**QUESTIONS:**
a – From the memory-segment instructions, copy the passage starting at "Present each segment" and ending at "MEM-neovim-plugin-patterns (append section)".
b – Answer these questions from the memory-segment instructions:
(i) What overlap percentage is listed for MEM-neovim-plugin-patterns?
(ii) What does choosing UPDATE do to MEM-telescope-custom-pickers, according to its checkbox option?
(iii) What does merging segments before processing do, according to the override list?

**PROVIDED TEXT:**
= = = = =

Present each segment with related memories via AskUserQuestion:
Segment: {segment.summary}
Topic: {segment.topic}
Key terms: {segment.key_terms.join(", ")}
Related Memories:
1. MEM-telescope-custom-pickers (72% overlap) -> Recommended: UPDATE
2. MEM-neovim-plugin-patterns (45% overlap) -> Recommended: EXTEND
3. MEM-lua-module-structure (18% overlap) -> Recommended: CREATE (no strong match)
What would you like to do with this segment?
[ ] UPDATE MEM-telescope-custom-pickers (replace content)
[ ] EXTEND MEM-neovim-plugin-patterns (append section)
[ ] CREATE new memory
[ ] SKIP - don't save this segment
Interactive Override
Users can override any recommendation:
- Change UPDATE to CREATE (preserve existing, create duplicate)
- Change EXTEND to UPDATE (replace instead of append)
- Skip any segment
- Merge segments before processing (combine into single memory)

= = = = =

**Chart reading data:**
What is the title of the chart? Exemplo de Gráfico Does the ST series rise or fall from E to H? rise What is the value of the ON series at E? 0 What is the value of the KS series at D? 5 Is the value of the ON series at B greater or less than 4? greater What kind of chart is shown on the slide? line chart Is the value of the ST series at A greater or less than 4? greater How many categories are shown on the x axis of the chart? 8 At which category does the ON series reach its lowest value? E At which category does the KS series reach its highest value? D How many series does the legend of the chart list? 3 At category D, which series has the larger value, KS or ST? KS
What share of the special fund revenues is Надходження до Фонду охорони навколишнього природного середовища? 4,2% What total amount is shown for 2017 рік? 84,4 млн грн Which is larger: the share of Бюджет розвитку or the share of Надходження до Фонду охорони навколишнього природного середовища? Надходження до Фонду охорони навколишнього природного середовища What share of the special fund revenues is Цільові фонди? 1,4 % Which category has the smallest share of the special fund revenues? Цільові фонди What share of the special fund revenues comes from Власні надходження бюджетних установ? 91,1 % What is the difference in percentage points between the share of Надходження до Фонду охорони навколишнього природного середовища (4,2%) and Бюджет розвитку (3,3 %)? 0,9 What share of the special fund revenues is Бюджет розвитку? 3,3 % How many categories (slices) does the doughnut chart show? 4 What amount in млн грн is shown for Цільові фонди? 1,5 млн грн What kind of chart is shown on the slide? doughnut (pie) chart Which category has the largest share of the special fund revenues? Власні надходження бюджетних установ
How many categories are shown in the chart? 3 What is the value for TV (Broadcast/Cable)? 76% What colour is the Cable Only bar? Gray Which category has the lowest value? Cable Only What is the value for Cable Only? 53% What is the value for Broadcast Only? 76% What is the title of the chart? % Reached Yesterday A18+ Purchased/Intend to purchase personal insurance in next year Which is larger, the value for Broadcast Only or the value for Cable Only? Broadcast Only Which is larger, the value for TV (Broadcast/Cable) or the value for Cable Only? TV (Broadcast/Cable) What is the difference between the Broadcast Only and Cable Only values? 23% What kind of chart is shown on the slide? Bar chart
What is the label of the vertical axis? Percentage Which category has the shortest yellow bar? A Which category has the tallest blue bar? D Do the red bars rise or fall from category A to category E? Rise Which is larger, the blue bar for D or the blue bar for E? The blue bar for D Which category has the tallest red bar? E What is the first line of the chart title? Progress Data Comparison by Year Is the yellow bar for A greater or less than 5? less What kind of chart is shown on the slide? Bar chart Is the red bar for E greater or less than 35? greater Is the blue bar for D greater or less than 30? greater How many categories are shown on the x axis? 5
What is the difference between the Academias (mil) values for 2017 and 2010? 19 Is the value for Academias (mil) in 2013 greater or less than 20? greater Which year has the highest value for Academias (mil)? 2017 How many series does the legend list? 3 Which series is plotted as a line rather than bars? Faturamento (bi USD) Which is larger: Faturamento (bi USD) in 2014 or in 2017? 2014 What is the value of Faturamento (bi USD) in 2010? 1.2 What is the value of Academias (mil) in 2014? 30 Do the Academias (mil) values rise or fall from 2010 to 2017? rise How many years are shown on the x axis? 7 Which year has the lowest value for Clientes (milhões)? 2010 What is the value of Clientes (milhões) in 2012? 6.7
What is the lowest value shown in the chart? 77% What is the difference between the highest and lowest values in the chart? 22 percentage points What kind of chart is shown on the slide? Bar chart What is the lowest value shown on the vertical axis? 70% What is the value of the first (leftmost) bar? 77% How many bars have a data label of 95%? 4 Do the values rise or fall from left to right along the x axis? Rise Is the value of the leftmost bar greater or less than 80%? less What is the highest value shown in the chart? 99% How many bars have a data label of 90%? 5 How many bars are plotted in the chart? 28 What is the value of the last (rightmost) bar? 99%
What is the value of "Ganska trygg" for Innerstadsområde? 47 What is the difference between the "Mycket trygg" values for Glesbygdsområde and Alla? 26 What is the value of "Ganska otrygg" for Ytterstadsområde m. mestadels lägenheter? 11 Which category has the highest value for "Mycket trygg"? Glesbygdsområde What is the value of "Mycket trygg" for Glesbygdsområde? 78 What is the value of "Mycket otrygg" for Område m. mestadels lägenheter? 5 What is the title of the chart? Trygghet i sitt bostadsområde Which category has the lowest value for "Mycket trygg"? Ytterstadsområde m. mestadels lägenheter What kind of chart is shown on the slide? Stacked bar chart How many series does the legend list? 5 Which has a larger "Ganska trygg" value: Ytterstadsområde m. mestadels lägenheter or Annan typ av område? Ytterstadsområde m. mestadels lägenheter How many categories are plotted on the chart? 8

= = = = =

**RESPONSES PER TASK:**
a –
Present each segment with related memories via AskUserQuestion:
Segment: {segment.summary}
Topic: {segment.topic}
Key terms: {segment.key_terms.join(", ")}
Related Memories:
1. MEM-telescope-custom-pickers (72% overlap) -> Recommended: UPDATE
2. MEM-neovim-plugin-patterns (45% overlap) -> Recommended: EXTEND
3. MEM-lua-module-structure (18% overlap) -> Recommended: CREATE (no strong match)
What would you like to do with this segment?
[ ] UPDATE MEM-telescope-custom-pickers (replace content)
[ ] EXTEND MEM-neovim-plugin-patterns (append section)

b –
(i) 45%
(ii) It replaces the content.
(iii) It combines them into a single memory.